BRIEF - Rewrite the part that opens with the line containing "412 Worley Road" and closes with the line containing "Dự Định Sát Nhân Chapter 19 - 140", switching "Chapter" to "Episode" and changing nothing else. Leave the pictures out of your answer.

MATERIAL FOR THIS TASK -
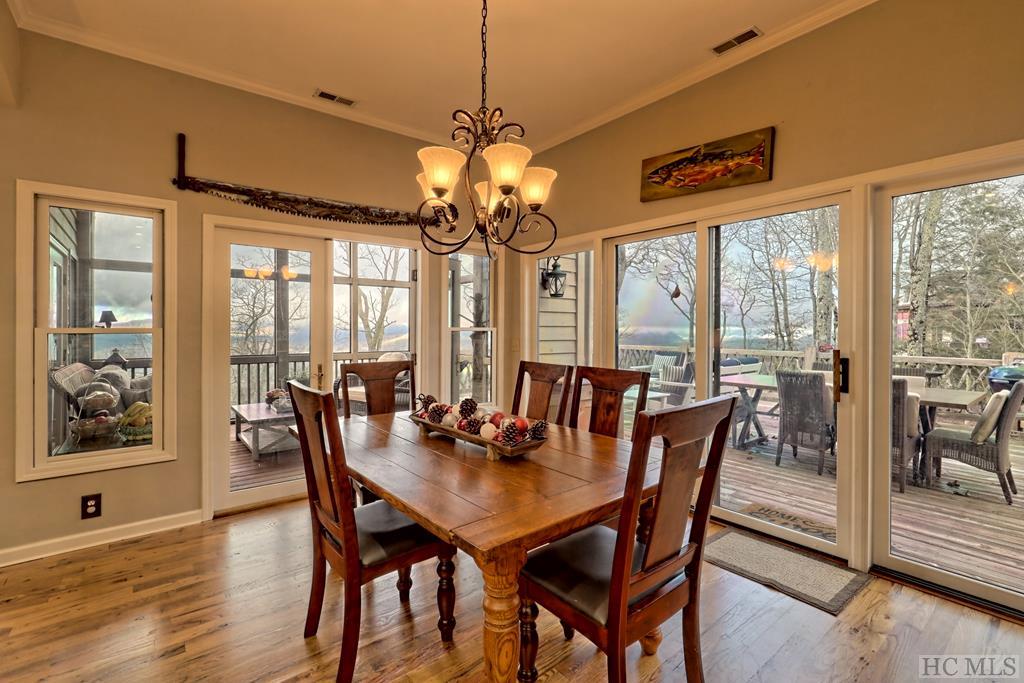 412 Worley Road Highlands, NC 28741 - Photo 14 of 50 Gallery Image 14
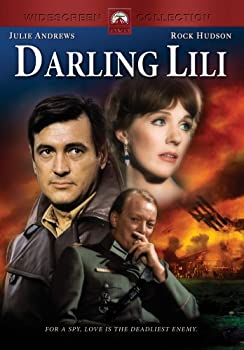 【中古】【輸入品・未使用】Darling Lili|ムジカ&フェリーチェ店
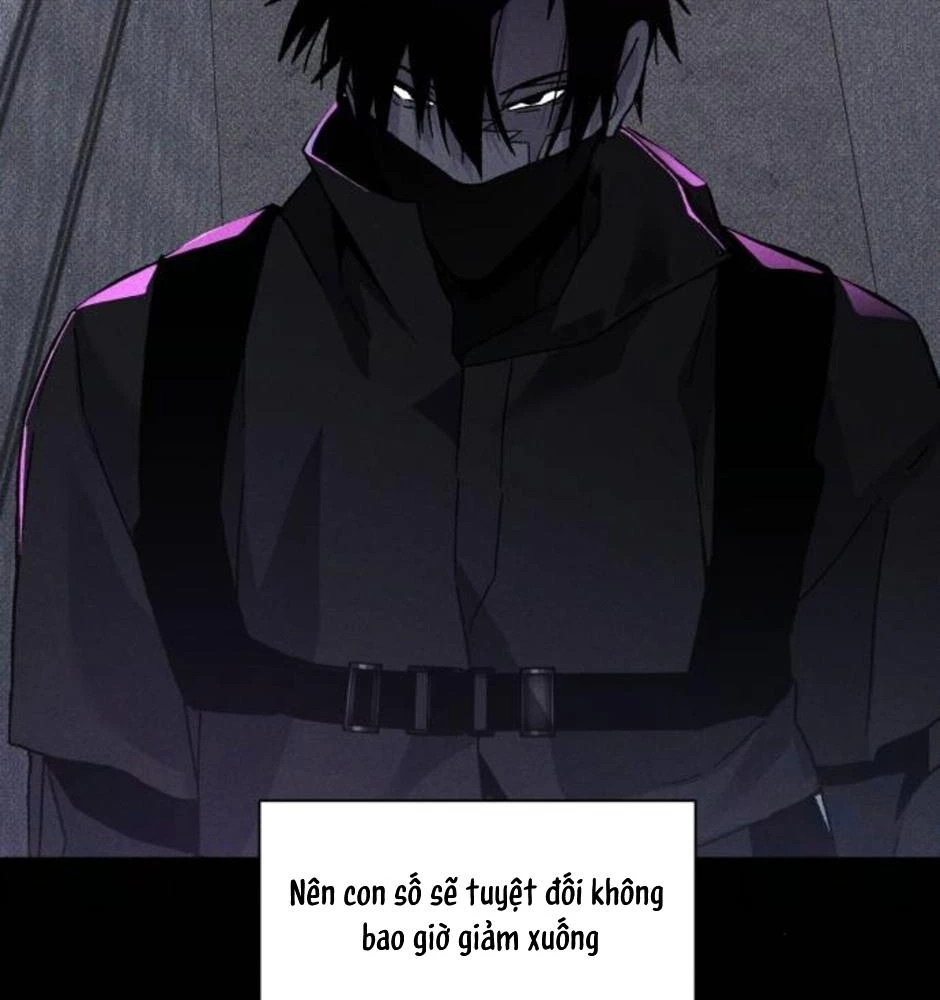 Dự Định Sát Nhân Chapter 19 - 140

* * *

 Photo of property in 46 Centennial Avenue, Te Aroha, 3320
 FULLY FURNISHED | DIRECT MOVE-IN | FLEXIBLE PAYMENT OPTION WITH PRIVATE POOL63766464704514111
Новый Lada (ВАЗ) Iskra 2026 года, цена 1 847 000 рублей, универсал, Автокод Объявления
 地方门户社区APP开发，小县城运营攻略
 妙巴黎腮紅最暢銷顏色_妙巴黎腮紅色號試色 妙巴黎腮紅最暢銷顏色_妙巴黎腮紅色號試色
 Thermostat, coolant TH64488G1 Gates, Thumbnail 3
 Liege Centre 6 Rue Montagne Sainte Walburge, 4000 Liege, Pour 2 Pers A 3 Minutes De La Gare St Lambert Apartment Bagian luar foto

* * *

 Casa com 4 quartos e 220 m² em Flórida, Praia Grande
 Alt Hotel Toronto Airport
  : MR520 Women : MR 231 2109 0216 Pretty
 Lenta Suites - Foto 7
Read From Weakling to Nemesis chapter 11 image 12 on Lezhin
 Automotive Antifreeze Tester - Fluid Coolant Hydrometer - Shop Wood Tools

FINISHED EXERCISE -
 412 Worley Road Highlands, NC 28741 - Photo 14 of 50 Gallery Image 14
 【中古】【輸入品・未使用】Darling Lili|ムジカ&フェリーチェ店
 Dự Định Sát Nhân Episode 19 - 140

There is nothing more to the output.